↓↓↓

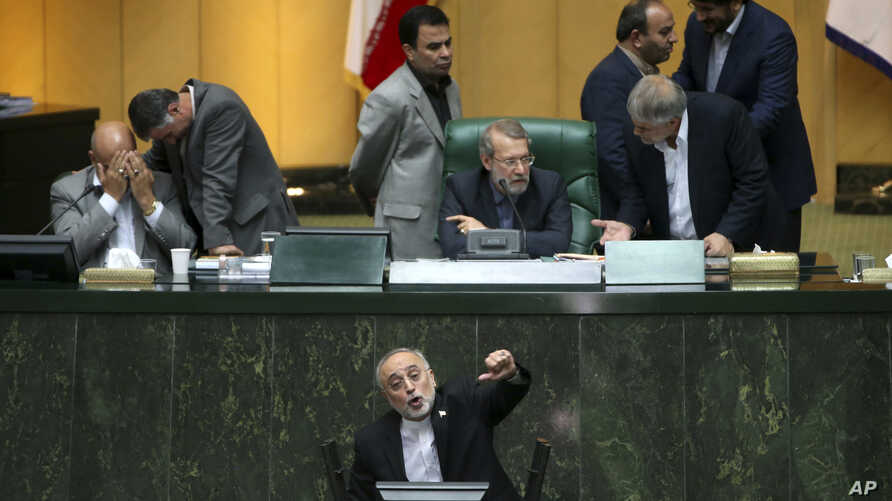 Head of Iran's Atomic Energy Organization Ali Akbar Salehi, bottom, speaks in an open session of parliament while discussing a bill on Iran's nuclear deal with world powers, in Tehran, Iran, Oct. 11, 2015.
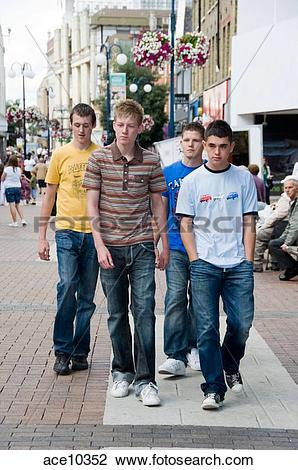 Stock Photo of 4 Teenage boys walking along the high street.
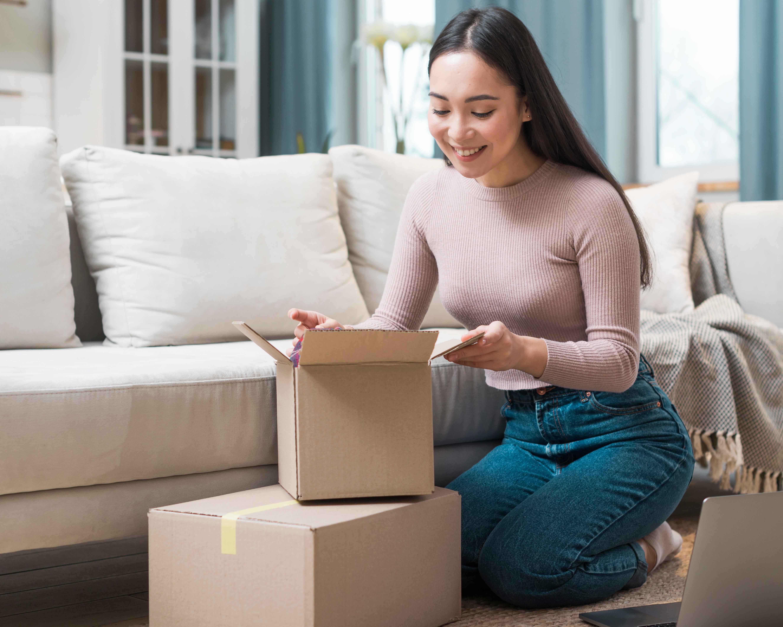 Mujer feliz abriendo paquetes que recibió vía Mercado Libre
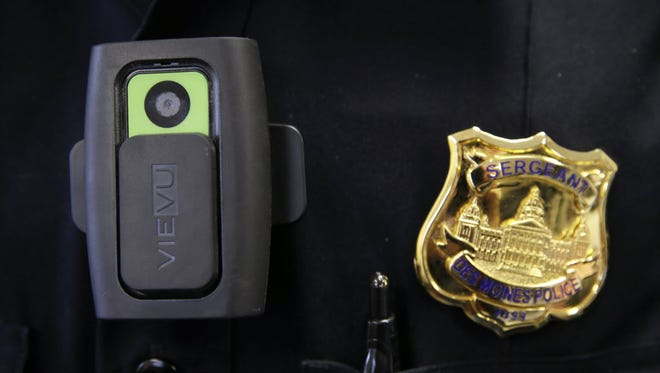 A body camera and badge worn by a Des Moines police officer.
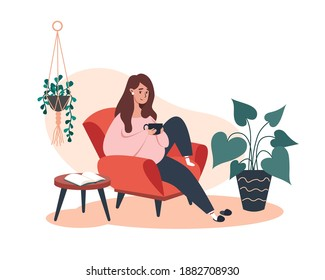 Woman sitting and resting on an armchair with coffee, rest at home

↑↑↑

■ **Exercise details**: Set every record down again verbatim, without pictures.

■ **Completed task**:
 Head of Iran's Atomic Energy Organization Ali Akbar Salehi, bottom, speaks in an open session of parliament while discussing a bill on Iran's nuclear deal with world powers, in Tehran, Iran, Oct. 11, 2015.
 Stock Photo of 4 Teenage boys walking along the high street.
 Mujer feliz abriendo paquetes que recibió vía Mercado Libre
 A body camera and badge worn by a Des Moines police officer.
 Woman sitting and resting on an armchair with coffee, rest at home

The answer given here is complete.